§ **PAGE TEXT**
In today’s modern world, industries must adopt new technologies and practices to ensure they are able to remain competitive and relevant. Although the metal recycling industry is one that operates on a lot of the traditional practices, it too has had to modernize. In this blog, we had the opportunity to sit down with Harbinder Dhillon, president of Richmond Steel Recycling (RSR). RSR’s business involves a range of services aimed at collecting, processing, and selling scrap metal for reuse in manufacturing or other applications. Having been with RSR, which started in 1972, for over 30 years, Harbinder has seen the industry change dramatically. Recycling as a whole wasn’t on most people’s radars until about the mid-20th century, this is when environmental awareness and resource conservation efforts spurred increased interest in recycling, leading to the industry’s initial mainstream recognition. Technological advancements in sorting and processing techniques during the 1980s and 1990s further streamlined operations, making metal recycling more efficient and contributing to its widespread adoption as a crucial component of sustainable waste management. Today, the industry continues to evolve with innovations in recycling technologies, regulations, and a growing global emphasis on circular economy principles. RSR and its president, Harbinder Dhillon, try to ensure they stay at the forefront of the industry leading in safety, innovation, the environment and empowering their team members.

Another day, another challenge.

Embarking on a career in the metal recycling industry brings an exhilarating sense of dynamism and adaptability. The excitement lies in navigating the ever-changing commodities markets and staying ahead of evolving competition. This dynamic environment ensures that every day in the metal recycling industry is filled with challenges and opportunities, making it a thrilling and dynamic field to be a part of.

We asked: What is exciting about working in the metal recycling industry?

Harbinder shared: The commodities markets are always changing, and competition is ever evolving requiring a person to be dynamic.  Change is being caused by all stakeholders and product to be recycled.

We asked: What has changed the most in the metal recycling industry over the past 5-10 years?

Harbinder shared: The biggest change has come from the industry’s ability to attract top talent. As more talent enters the industry, transformation of the industry accelerates.

The history and value of the industry

Scrap metal recycling involves collecting and processing discarded metals like steel, aluminium, copper, and brass to create new materials. The process begins with the collection of metal items from diverse sources, followed by sorting and processing to remove impurities. This may include shredding or melting, depending on the metal type. The recycled metal finds new life in products such as cars, appliances, construction materials, and packaging, fostering a closed-loop system that reduces the demand for virgin materials. Overall, scrap metal recycling is a pivotal practice in extending material lifespan and reducing the environmental impact of metal production, contributing to a more resource-efficient and eco-conscious industrial landscape.

We asked: What is unique about working in the metal recycling industry?

Harbinder shared: Although metal recycling has been going on for a long time, recent change has happened suddenly. This change is quickly reshaping the industry and its potential.

We asked: What is something that most people don’t know about metal recycling or recycling in general?

Harbinder shared: I think the sheer size and role the metal recycling industry plays in everyone’s life is not well understood.  

A deeper understanding and appreciation of the industry. New vs. old.

§ **EXERCISE DIRECTIONS**
Translate this sentence from the recycling post into Spanish: "As more talent enters the industry, transformation of the industry accelerates." The data after this recycling post has no connection to it.

§ **INFORMATION SUPPLIED**
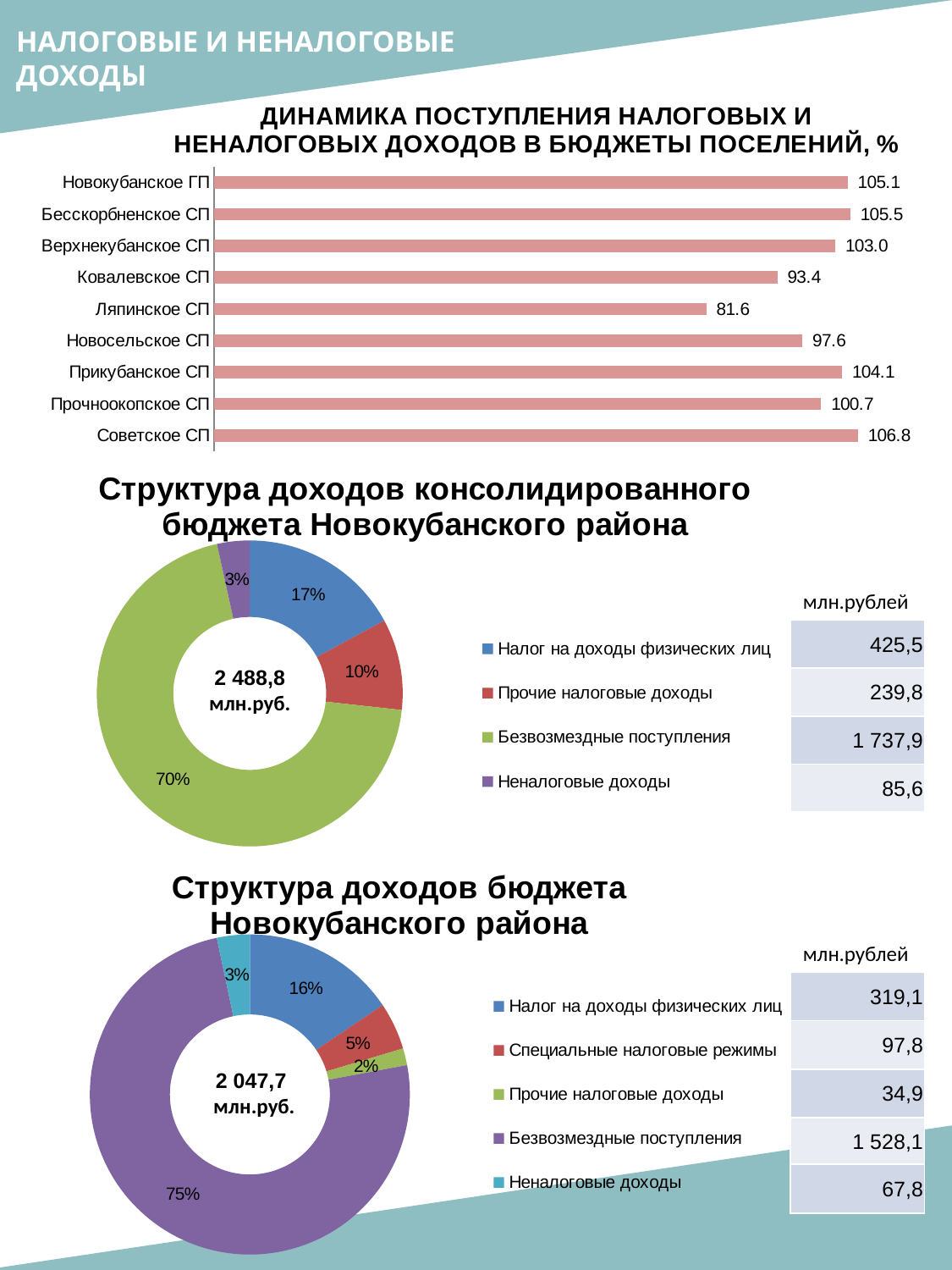
In the bar chart at the top of the slide, what is the value for Прочноокопское СП? 100.7 In the bar chart at the top of the slide, which settlement has the highest value? Советское СП In the chart 'Структура доходов бюджета Новокубанского района' at the bottom of the slide, what share does Специальные налоговые режимы have? 5% How many series does the legend list in the chart 'Структура доходов бюджета Новокубанского района' at the bottom of the slide? 5 In the chart 'Структура доходов консолидированного бюджета Новокубанского района', what share does Безвозмездные поступления have? 70% In the chart 'Структура доходов консолидированного бюджета Новокубанского района', what is the value in млн.рублей for Налог на доходы физических лиц? 425,5 How many settlements are shown in the bar chart at the top of the slide? 9 What type of chart is the top chart on the slide? Bar chart In the bar chart at the top of the slide, which is larger: the value for Ковалевское СП or the value for Новосельское СП? Новосельское СП In the bar chart 'ДИНАМИКА ПОСТУПЛЕНИЯ НАЛОГОВЫХ И НЕНАЛОГОВЫХ ДОХОДОВ В БЮДЖЕТЫ ПОСЕЛЕНИЙ, %', what is the value for Ляпинское СП? 81.6 In the bar chart at the top of the slide, what is the difference between the values for Советское СП and Ляпинское СП? 25.2 In the bar chart at the top of the slide, which settlement has the lowest value? Ляпинское СП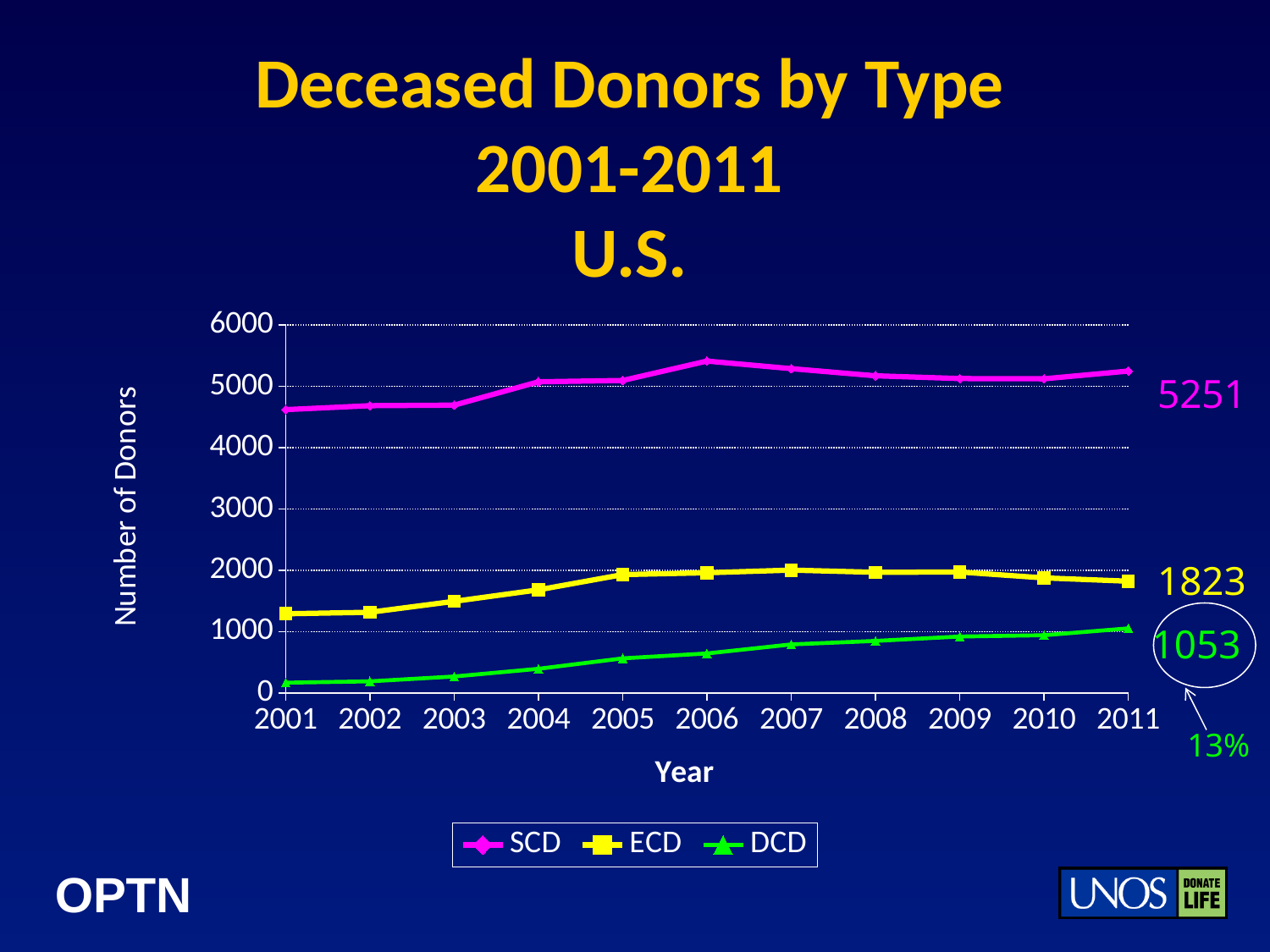
How many years are shown on the x axis? 11 What is the difference between the SCD and ECD values in 2011? 3428 What is the number of ECD donors in 2011? 1823 What is the number of DCD donors in 2011? 1053 Which series has the lowest value in 2011? DCD Is the value for DCD in 2001 greater or less than 1000? less How many series does the legend list? 3 What kind of chart is shown on the slide? line chart What is the number of SCD donors in 2011? 5251 Is the value for SCD in 2001 greater or less than 4000? greater What is the difference between the ECD and DCD values in 2011? 770 Which series has the highest value in 2011? SCD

§ **SOLUTION BELOW**
A medida que más talento ingresa en la industria, la transformación de la industria se acelera.